I sighed. Had any of it got through? Should I have given her more graphic examples and risked frightening her?

‘I’ll be a policewoman instead.’

‘No, a man. You’ve got to be a man.’

‘Why?’

‘Cos there isn’t a policewoman in this game.’

On Sunday, my ankle was strong enough to put a bit of weight on it so I drove over to Bev and Harry’s with Tom and Maddie. Harry looked exhausted; there was a grey tinge to his complexion, purple hammocks under his eyes. Bev was brittle and prickly. Of course, the kids were on their worst behaviour.

After a strained lunch, I dried the dishes while Harry washed. I asked him if he’d any way of checking up on a business I was investigating.

‘I can access data on corporations, holding companies, directors, that sort of stuff. What you after?’

‘I don’t know, anything at all.’

‘That specific, huh?’

‘I don’t even know that there is anything.’

‘But it would be nice?’ He grinned.

I followed him through to the front room and stood behind him as he sat at the console.

‘Okay, what’s the name?’

‘M.K.C. or M.K. Communications.’

He punched it in. Lists scrolled up the screen. ‘There we are.’ He pointed to the initials. ‘So it does exist. Directors…’ He keyed in some more commands and a list of names appeared. The only one I recognised was Fraser Mackinlay.

‘Anything?’ Harry asked.

‘Nothing unexpected.’

‘Okay – sister companies.’ Another list. M.K. Software, M.K. Distribution, Kincoma Products, M.K.C. International.

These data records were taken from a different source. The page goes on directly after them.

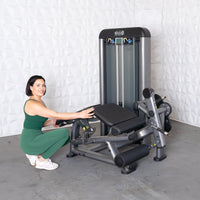 Thumbnail for Woman in green adjusting a gray leg extension curl combo machine.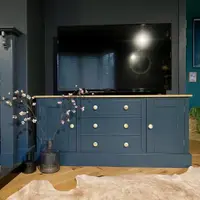 Front view of the navy painted media unit with an oak top, a cupboard at each end and three central drawers with brass knobs, a television above and blossom stems in a smoked glass vase beside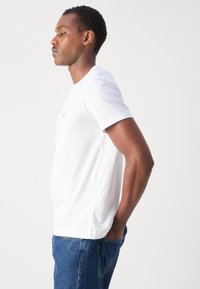 Hvid bomulds-T-shirt med rund hals, korte ærmer og en tætsiddende silhuet. Har et diskret logo på brystet og en glat tekstur.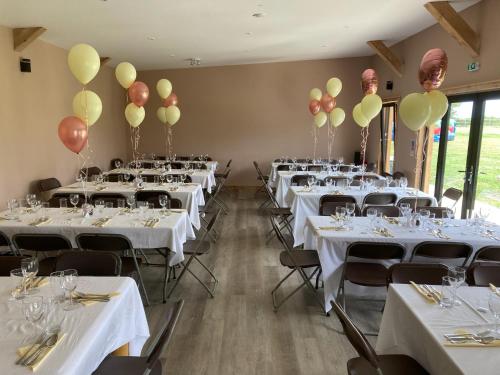 un salón de banquetes con mesas blancas y globos en las paredes en Knockreagh Farm Cottages, Callan, Kilkenny en Kilkenny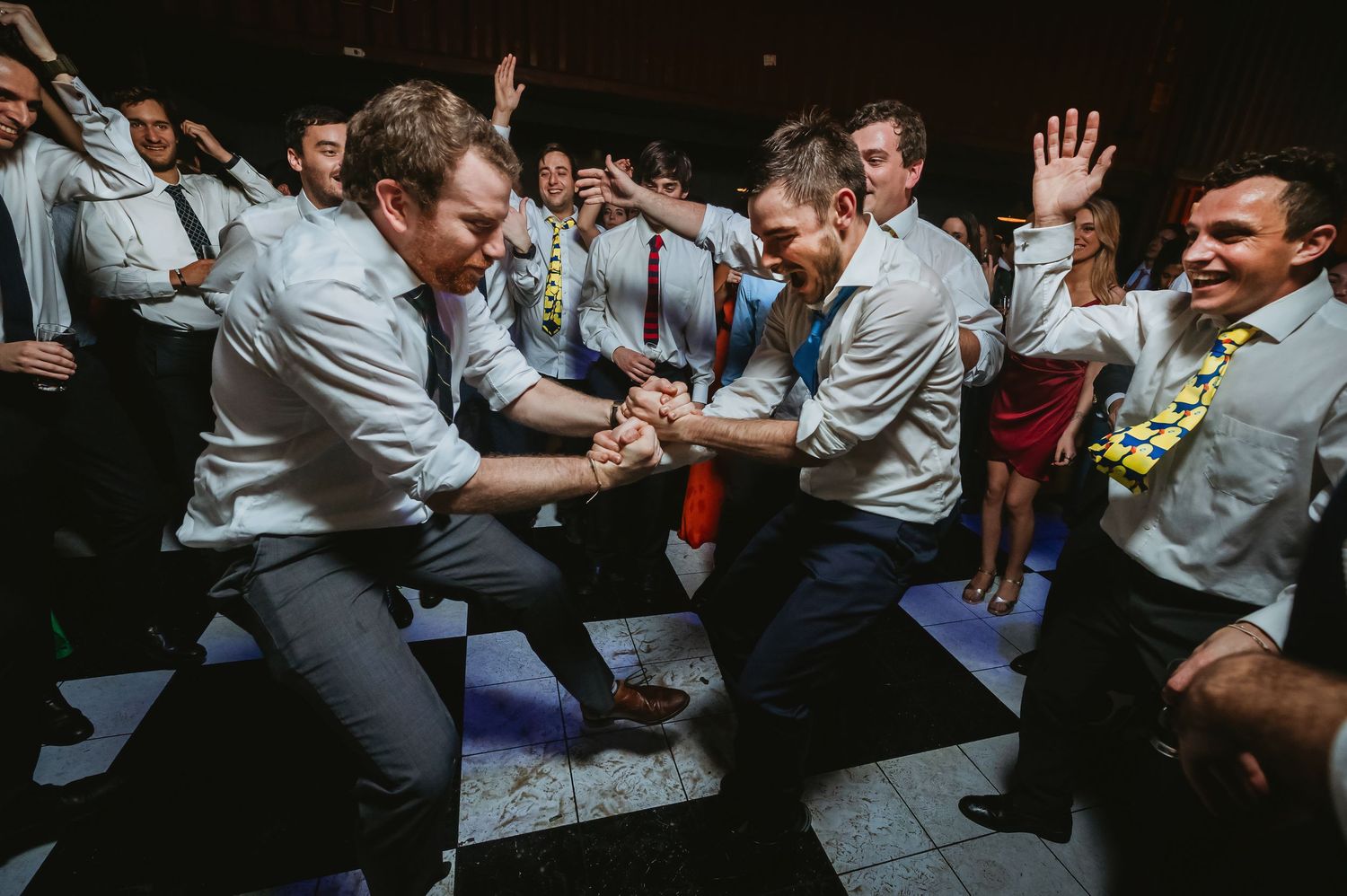 Men in dress shirts dancing energetically at a wedding reception party on the dance floor.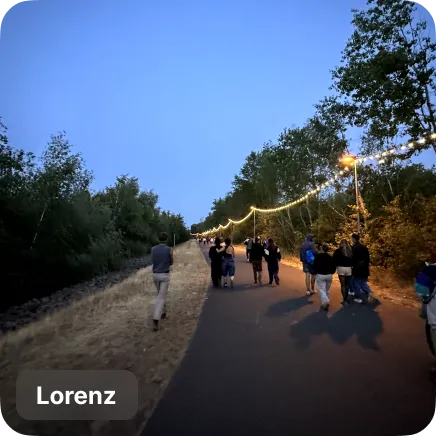 photo of people walking on a path in nature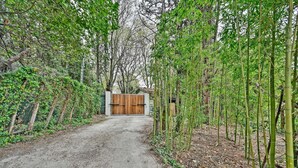 Een onverhard pad dat leidt naar een houten poort, omgeven door bamboe en ander groen.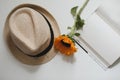 Beautiful fresh sunflower, straw hat and a book. Interior decoration. Summer concept. Flower card. Summer vacation time. Flat lay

‘I’m sorry,’ I said, ‘it doesn’t mean anything. It’s a waste of time.’

“S fine. Leave it with me. I’ll print these out for you, run a list of directors for this lot. Leave it at that.’

“Erm.’ I wasn’t sure it was worth the trouble.

‘Won’t take a minute.’

‘Go on then.’

In the back room, Bev had persuaded the kids to set up the clockwork train set.

‘Tom’s ruining it,’ screamed Maddie. He was trying to run the train over the half-finished track.

‘Wait Tom, wait till it’s finished.’

‘Let’s go out the back,’ said Bev. It was hot, but cloudy and close. Storm coming.

‘You look tired,’ I said, once we’d settled.

‘I am. Work’s awful; all this talk of the hospital closing, merging with Wythenshawe. We just don’t know what’s going to happen.’

‘But what about the campaign? It’s so popular…’

She shrugged. ‘It is. But whether it’ll actually stop them closing us down in the long run…We’ll be the last to find out. On top of all that, Harry’s driving himself into the ground with the Salford stuff – he’s hardly here and when he is, he’s plugged into that bloody machine. I’m sorry Sal. I just hate living like this. It was never part of the plan.’ She smiled ruefully.

I’d heard a lot about the plan. Bev and Harry had wanted to raise their children jointly. They’d both taken part-time work; Bev at the lab at Withington Hospital and Harry with his free-lancing. They’d been poorer as a result and hadn’t been able to go up the career structure like full-timers. But, from the outside, it seemed to have worked, till now.

‘I hate having to do all the childcare,’ said Bev. ‘I don’t understand how single parents cope. How did you manage before Ray moved in?’

‘I don’t know. You just do, you have to. You’re always, always knackered. But worse than that, there’s no-one to talk to, no adult company. And you’re skint all the time so you can’t go to nice places with your child.’ I shuddered at the memory.